[Haskell-cafe] [ANNOUNCE] Fmark markup language

Richard O'Keefe ok at cs.otago.ac.nz
Wed Sep 19 01:37:46 CEST 2012


On 19/09/2012, at 1:43 AM, Stefan Monnier wrote:

>> The problem with that is that some people DO end some headings with
>> a full stop; for them your special syntax is not natural.
> 
> Markdown/ReST is already using the "no syntax" idea (e.g. compared to
> pre-wiki markup such a LaTeX or Texinfo), so he's simply trying to push
> this idea further.

Markdown is very heavy on syntax,
what it is *light* on is specification of what the
syntax actually is.  As a result,
I'm aware of three different dialects,
and someone told me about having to reverse
engineer the syntax from a Perl implementation.
As a further result, I cannot write a program to
reliably *generate* Markdown.
> 
> I suspect it'll be difficult.

Oh, more power to him for trying.
I just don't think it can be pushed very far.

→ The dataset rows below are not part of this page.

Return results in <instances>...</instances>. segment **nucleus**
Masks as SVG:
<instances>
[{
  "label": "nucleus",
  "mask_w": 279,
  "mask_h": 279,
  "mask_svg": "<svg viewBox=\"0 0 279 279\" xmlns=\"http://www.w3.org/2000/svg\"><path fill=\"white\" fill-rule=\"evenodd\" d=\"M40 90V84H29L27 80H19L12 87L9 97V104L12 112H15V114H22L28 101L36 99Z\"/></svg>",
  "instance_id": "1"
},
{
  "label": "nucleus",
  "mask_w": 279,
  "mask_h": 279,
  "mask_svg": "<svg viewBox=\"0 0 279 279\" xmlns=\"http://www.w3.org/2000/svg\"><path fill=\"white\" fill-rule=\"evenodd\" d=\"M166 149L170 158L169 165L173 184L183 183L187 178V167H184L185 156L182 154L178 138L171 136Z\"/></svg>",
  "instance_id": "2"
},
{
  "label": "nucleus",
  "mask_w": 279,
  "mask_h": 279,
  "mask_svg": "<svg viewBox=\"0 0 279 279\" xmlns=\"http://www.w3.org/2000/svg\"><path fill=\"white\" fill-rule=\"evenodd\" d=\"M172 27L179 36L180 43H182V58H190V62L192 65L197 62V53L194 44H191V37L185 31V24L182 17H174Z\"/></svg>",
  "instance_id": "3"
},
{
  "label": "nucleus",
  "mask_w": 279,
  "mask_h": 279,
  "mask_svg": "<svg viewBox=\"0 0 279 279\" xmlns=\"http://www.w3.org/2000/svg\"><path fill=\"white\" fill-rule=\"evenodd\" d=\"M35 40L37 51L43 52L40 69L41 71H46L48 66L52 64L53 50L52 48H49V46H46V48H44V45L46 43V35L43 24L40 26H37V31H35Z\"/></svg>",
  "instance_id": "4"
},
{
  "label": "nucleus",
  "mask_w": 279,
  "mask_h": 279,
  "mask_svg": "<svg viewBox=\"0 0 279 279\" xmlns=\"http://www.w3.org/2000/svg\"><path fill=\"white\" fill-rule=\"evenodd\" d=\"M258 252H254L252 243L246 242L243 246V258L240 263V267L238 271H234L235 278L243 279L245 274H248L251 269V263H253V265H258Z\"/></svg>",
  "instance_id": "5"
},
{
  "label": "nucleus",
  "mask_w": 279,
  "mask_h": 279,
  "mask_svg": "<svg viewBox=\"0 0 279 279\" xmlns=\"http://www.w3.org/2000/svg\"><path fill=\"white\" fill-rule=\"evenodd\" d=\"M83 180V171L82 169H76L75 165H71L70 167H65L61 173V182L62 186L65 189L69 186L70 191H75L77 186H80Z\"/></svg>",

Oh, there is a really *filthy* hack that could be pulled
for italics, bold face, and so on.  Contrary to its original
principles, Unicode includes several copies of ASCII
(see http://unicode.org/charts/PDF/U1D400.pdf):
Mathematical bold,
Mathematical italic,
Mathematical bold italic,
Mathematical script,
Mathematical bold script,
Mathematical fraktur,
Mathematical double struck (blackboard-bold),
Mathematical bold fraktur,
Mathematical sans-serif,
Mathematical sans-serif bold,
Mathematical sans-serif italic,
Mathematical sans-serif bold italic,
Mathematical monospace,
and some similar sets of Greek.
So as long as you don't want strike-through or underlying,
and as long as you don't want italic Cyrillic &c, ...
Too bad if you want a bold italic capital Thorn...

> 
>> What if I want to use indentation to express quotation instead?
> 
> I think this one is solvable: a paragraph that's more indented than the
> previous heading can be considered a quote.

Ah, but the quotation might not end with a sentence terminator,
so that would be considered a new heading.